WHAT NEEDS TO BE DONE: Locate each line in the records that contains the word "from" and copy it out in full. Only case-exact matches count.

EXCERPTED DATA:
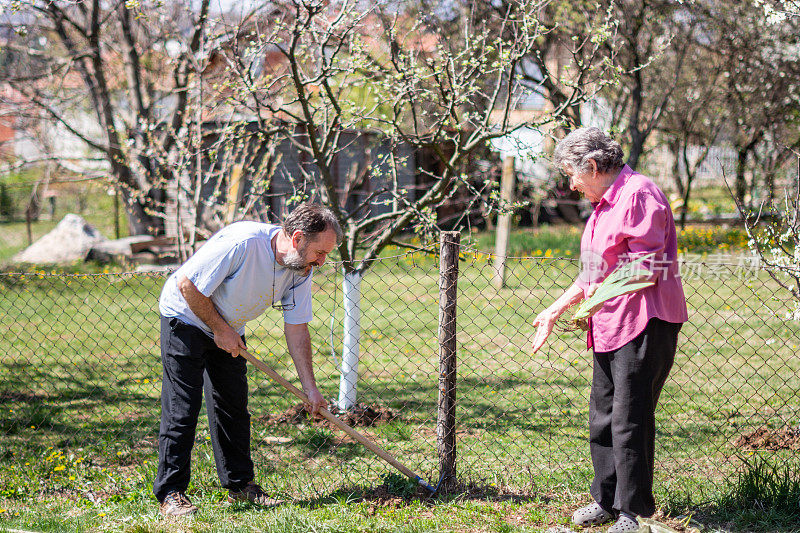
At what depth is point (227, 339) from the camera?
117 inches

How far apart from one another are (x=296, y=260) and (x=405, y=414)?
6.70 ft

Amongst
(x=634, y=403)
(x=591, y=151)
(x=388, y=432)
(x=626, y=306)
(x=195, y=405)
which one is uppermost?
--
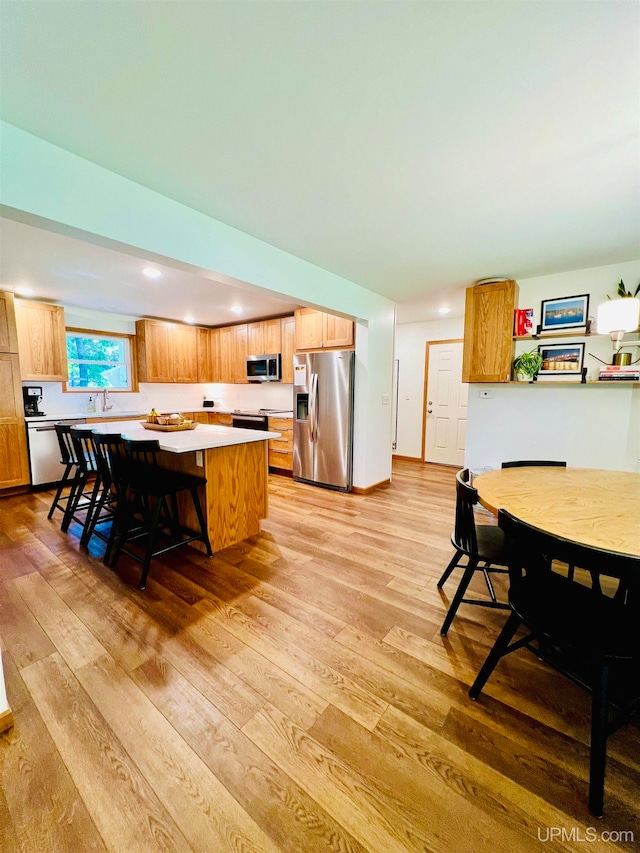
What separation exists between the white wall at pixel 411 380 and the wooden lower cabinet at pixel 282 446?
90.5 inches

TASK SOLUTION:
At what depth is point (227, 339) from the camera?
How far apart from one another are (x=296, y=260) and (x=405, y=414)?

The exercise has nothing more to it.